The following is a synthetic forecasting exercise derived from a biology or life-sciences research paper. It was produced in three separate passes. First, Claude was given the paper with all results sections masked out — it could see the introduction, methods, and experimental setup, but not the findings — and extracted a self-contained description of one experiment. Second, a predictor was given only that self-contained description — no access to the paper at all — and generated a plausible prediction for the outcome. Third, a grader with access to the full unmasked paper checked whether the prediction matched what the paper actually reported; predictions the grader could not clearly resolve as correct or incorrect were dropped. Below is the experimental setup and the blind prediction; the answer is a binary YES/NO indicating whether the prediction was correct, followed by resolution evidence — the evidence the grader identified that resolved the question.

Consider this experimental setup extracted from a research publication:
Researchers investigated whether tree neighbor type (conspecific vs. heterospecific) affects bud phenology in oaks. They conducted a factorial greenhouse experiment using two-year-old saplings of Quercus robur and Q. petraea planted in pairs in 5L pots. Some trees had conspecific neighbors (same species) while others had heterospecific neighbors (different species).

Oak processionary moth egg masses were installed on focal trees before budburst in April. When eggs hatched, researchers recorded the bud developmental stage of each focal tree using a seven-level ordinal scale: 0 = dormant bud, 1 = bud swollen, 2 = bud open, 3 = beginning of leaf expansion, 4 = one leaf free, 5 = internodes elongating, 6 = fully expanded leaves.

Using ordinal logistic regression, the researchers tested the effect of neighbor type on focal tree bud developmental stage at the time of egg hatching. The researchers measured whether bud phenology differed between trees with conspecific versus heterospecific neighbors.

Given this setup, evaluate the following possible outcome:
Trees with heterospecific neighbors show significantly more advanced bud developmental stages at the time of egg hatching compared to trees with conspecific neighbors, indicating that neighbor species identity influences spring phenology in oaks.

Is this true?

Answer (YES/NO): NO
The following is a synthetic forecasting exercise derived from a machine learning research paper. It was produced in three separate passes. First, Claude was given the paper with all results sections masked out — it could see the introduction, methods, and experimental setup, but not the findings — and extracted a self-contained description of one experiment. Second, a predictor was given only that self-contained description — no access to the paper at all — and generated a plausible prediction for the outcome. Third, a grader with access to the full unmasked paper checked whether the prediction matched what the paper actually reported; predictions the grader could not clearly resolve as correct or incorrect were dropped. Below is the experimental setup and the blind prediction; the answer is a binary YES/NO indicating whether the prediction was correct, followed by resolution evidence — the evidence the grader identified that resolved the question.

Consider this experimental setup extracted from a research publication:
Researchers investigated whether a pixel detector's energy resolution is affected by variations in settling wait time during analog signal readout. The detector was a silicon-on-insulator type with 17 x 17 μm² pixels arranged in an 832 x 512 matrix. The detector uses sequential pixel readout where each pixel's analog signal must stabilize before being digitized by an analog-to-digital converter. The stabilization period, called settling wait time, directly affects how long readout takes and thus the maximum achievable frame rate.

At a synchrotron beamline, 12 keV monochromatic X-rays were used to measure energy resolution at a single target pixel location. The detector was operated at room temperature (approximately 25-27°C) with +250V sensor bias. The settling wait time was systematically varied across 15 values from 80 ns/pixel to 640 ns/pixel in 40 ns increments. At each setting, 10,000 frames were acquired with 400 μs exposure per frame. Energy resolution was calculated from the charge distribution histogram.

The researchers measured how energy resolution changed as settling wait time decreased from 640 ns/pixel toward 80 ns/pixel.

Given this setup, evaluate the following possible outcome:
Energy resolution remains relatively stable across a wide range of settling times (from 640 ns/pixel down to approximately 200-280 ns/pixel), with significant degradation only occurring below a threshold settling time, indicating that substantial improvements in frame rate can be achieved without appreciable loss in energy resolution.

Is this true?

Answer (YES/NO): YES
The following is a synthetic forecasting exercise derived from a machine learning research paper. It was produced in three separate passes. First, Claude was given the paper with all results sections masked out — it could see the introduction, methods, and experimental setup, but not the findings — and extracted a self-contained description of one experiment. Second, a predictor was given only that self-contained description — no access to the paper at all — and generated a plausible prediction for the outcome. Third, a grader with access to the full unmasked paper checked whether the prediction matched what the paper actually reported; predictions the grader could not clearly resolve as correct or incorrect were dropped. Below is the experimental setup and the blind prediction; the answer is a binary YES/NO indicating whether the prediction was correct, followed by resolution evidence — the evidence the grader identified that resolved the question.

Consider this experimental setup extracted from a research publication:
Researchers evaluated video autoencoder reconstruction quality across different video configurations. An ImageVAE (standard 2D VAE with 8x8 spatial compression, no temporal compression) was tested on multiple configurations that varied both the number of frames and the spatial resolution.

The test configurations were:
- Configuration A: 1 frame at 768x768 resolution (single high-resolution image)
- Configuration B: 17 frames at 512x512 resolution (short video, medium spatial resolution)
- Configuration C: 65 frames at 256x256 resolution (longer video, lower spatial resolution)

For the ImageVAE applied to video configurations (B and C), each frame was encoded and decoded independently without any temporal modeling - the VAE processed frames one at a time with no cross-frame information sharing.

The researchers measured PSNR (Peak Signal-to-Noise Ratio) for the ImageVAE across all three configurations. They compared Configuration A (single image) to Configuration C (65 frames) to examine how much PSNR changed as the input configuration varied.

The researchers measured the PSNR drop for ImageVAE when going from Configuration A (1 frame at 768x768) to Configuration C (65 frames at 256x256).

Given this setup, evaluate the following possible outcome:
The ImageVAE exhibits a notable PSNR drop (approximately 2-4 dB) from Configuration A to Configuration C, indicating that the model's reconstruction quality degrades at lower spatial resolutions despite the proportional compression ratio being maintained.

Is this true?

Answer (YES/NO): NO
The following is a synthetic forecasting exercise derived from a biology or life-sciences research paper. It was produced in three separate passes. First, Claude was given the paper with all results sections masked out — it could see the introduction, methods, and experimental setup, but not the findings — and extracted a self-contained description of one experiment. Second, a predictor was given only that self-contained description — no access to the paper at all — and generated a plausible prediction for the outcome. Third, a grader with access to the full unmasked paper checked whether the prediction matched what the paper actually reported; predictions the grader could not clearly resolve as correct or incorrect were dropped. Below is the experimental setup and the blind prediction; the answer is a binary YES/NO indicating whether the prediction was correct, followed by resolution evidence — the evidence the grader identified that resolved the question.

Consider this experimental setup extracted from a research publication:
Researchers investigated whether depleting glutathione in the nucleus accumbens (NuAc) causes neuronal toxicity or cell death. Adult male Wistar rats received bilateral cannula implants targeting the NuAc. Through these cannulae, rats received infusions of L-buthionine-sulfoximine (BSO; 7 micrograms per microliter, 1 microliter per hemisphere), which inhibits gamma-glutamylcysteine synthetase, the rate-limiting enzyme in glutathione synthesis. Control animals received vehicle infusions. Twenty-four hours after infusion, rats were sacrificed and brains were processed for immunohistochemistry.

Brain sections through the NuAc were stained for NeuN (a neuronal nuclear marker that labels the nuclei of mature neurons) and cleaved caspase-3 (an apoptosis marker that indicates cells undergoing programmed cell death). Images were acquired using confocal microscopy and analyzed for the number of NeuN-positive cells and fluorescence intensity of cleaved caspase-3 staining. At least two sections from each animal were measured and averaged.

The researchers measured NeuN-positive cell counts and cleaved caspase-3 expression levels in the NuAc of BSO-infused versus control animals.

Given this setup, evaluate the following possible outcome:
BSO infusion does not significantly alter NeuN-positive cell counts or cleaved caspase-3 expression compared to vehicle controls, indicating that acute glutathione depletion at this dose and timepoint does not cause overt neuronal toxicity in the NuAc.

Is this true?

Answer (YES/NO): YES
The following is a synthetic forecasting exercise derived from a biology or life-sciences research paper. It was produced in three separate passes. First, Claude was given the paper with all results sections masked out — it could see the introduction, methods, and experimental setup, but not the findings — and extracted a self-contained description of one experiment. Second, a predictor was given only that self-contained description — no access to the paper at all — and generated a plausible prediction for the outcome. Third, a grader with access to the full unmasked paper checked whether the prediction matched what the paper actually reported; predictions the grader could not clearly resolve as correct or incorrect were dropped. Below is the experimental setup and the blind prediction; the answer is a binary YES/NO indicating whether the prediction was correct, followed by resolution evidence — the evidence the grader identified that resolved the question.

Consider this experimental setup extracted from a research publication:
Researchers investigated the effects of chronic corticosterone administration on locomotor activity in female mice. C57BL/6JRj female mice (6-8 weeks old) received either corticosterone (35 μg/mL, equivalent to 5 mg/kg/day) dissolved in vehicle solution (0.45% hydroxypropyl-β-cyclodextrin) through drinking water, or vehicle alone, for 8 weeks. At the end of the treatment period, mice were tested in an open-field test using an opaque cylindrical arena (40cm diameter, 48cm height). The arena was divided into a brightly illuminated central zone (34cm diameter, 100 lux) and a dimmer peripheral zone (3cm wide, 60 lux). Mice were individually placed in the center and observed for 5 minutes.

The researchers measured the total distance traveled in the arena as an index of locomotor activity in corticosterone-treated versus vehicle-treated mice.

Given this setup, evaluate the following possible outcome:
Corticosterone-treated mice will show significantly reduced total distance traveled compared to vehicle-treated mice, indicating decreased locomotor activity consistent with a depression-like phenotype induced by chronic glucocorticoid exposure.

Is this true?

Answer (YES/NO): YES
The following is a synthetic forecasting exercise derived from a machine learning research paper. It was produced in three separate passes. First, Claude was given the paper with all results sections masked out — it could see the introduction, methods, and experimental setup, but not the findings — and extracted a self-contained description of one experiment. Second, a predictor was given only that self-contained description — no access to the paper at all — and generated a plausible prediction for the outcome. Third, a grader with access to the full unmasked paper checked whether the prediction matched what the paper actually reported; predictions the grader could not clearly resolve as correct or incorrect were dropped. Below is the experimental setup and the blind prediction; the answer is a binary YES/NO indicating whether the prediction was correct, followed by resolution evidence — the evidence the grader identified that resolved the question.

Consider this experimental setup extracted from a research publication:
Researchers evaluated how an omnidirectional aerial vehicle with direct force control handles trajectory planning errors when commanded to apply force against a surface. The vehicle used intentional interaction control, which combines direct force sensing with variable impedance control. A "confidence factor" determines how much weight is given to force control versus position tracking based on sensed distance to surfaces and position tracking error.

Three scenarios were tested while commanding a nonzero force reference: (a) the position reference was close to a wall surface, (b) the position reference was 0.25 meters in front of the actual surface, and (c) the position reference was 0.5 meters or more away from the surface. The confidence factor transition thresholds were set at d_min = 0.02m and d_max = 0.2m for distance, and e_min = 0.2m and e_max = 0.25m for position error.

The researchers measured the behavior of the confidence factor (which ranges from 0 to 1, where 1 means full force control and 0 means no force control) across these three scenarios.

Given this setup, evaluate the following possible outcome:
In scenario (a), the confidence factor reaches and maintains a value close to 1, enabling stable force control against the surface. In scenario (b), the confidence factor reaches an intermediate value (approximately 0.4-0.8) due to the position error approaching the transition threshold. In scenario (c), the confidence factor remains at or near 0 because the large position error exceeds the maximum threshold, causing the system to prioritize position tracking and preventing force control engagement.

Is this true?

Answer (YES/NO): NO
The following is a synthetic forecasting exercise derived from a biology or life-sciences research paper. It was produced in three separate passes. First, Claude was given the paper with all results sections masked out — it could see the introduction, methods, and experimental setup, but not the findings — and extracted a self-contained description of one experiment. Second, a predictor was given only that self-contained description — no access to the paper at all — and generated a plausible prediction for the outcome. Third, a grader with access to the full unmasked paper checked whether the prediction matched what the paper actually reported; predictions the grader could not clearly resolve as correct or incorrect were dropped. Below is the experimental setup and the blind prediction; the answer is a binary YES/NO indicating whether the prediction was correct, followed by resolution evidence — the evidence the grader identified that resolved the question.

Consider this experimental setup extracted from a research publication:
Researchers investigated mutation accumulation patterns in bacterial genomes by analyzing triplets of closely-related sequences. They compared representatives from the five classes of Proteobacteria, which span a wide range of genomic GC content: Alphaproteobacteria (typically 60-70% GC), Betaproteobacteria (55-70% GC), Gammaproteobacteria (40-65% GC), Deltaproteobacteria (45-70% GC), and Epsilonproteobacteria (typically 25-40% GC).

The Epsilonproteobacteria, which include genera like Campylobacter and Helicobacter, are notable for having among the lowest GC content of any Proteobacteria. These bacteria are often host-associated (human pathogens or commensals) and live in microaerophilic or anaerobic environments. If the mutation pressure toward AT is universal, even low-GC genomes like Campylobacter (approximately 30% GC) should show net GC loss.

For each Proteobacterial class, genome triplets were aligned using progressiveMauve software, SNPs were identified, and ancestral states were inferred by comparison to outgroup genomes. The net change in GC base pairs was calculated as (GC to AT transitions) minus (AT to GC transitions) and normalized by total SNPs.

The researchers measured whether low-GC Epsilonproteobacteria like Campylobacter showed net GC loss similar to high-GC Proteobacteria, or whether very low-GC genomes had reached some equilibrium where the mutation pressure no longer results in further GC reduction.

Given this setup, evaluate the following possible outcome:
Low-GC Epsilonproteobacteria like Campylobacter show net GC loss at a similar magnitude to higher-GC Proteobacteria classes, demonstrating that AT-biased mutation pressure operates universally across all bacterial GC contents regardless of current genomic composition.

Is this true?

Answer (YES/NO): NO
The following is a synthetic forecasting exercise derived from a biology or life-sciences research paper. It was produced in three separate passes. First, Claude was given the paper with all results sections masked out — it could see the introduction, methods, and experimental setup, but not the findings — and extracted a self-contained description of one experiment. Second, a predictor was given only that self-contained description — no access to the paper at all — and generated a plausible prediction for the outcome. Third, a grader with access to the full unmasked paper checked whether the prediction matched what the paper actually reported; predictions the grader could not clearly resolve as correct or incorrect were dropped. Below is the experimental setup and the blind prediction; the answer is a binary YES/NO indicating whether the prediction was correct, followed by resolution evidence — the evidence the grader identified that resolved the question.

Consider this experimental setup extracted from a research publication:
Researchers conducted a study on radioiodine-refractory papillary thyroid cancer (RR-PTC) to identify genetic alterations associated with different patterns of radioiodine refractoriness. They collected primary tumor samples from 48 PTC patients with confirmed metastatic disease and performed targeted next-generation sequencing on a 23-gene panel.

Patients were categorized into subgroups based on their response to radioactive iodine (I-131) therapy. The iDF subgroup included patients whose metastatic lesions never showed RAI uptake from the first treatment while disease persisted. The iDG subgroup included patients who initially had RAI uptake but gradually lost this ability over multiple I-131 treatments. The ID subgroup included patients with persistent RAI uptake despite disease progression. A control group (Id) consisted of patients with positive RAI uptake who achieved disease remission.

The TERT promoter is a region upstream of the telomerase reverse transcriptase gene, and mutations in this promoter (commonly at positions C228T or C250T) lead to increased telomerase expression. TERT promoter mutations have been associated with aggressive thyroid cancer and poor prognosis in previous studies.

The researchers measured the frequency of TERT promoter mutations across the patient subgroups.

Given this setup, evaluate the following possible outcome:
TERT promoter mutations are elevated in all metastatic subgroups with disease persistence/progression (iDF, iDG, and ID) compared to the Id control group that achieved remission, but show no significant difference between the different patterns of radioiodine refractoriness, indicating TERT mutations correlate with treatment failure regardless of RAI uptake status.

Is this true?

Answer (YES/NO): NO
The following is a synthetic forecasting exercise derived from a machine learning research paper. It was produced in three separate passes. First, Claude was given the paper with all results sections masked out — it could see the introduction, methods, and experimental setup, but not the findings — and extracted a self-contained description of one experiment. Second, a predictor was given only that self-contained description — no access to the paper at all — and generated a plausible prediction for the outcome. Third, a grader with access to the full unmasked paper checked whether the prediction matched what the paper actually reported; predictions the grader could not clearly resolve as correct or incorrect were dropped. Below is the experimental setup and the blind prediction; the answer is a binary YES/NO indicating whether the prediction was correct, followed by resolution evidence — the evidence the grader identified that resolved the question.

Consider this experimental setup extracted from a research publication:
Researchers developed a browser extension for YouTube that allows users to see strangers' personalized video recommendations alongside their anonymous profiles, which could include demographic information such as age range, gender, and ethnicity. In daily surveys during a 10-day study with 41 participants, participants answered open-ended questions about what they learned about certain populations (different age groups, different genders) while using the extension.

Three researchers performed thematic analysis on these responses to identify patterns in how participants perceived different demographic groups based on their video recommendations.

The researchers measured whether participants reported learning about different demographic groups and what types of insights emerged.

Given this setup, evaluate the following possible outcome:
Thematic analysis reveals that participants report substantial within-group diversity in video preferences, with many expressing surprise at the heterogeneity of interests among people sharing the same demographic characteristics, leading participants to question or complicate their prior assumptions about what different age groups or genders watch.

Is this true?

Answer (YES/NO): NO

_ _ _ _ _ _ _

Working from the material above, tally how many lines hold the string "pairs". The number is all that is needed.

2